Well, it has been a couple of days since I returned from Vegas; however, I am still catching up on sleep. The TR team spent all day meeting with vendors and all night blogging and shooting videos about what we saw.
Now that I've had a few of days to catch my breath, I figure it's a perfect time to recap the week.Trends for 2008
1. Ease of use and simplicity
One of the big trends at CES 2008 was an emphasis on ease of use and simplicity. Netgear, Philips, Ambient Devices, Sling Media and Samsung were a few of the companies who really made a point of improving the ease of use of their products. It seems that companies finally recognize that the setup process is as important as the features or price of their product.
Another trend that I saw was a move toward interoperability and open platforms. Netgear, DivX, Slacker and Logitech were some of the companies that specifically highlighted support for other companies' products.

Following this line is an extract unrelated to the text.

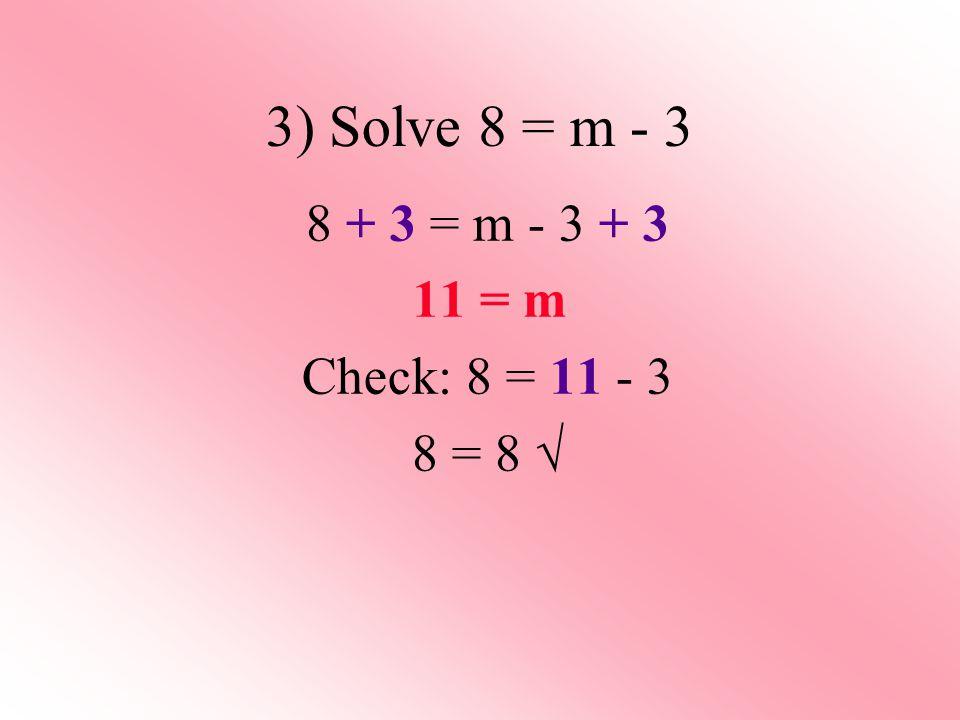 3) Solve 8 = m - 3 8 + 3 = m - 3 + 3 11 = m Check: 8 = 11 - 3 8 = 8 √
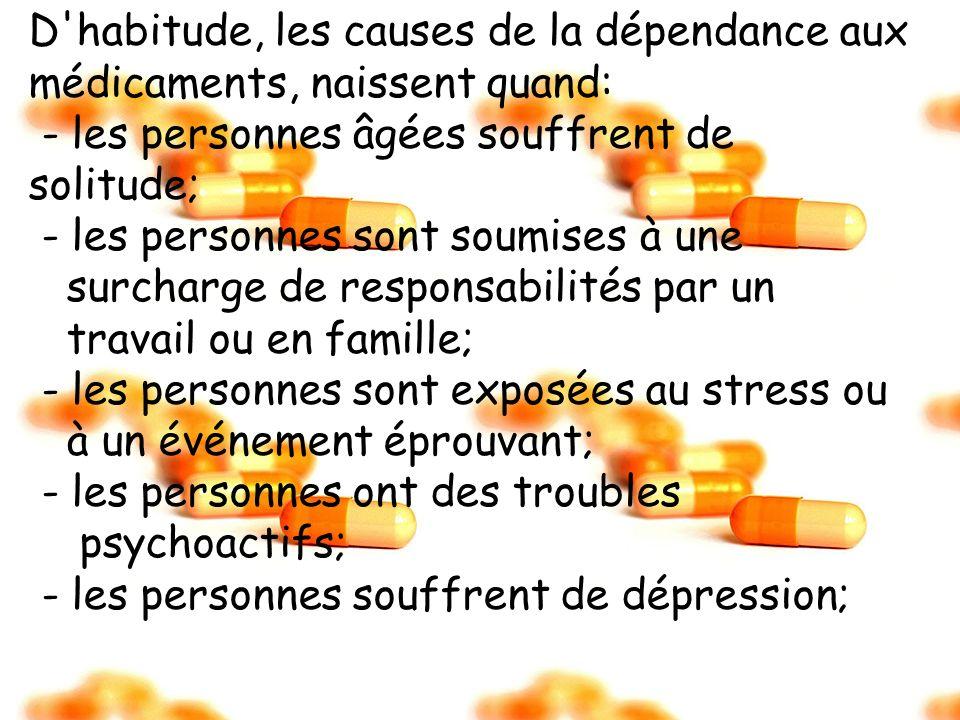 D habitude, les causes de la dépendance aux médicaments, naissent quand:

3. Guitar Hero > "Booth Babes" for drawing visitors
You can't go to a convention or trade show without seeing scantily-clad women being used to promote products. CES is no exception; however, this year, Guitar Hero was giving them a run for their money. I noticed a lot of booths using Guitar Hero as an incentive to come in and hang out rather than the traditional "booth babe." I stopped in several booths just to display my ridiculous plastic guitar skills.Hits
1. SlingCatcher / SlingPlayer 2.0 / Clip+Sling / Blackberry support
As a whole, Sling Media was the company that had the best set of products at CES. From the SlingCatcher (my personal favorite of the show) to the new SlingPlayer 2.0 to the addition of Blackberry support for SlingPlayer Mobile, Sling Media is really doing some innovative things with their placeshifting technology. See our video demo of the SlingCatcher.
2. Bug Labs modules
The most hardcore geek product of CES was definitely Bug Labs new modules which won CNET.com's Best of CES award for Emerging Technologies. Basically, Bug has built a set of LEGO-like components (GPS, LCD, camera, motion sensor, etc) that can be snapped together to build your own custom gadgets. Want a camera that takes a picture based on activity in front of the motion sensor and sends the photos to Flickr or your e-mail account? You can build it with the modules from Bug Labs.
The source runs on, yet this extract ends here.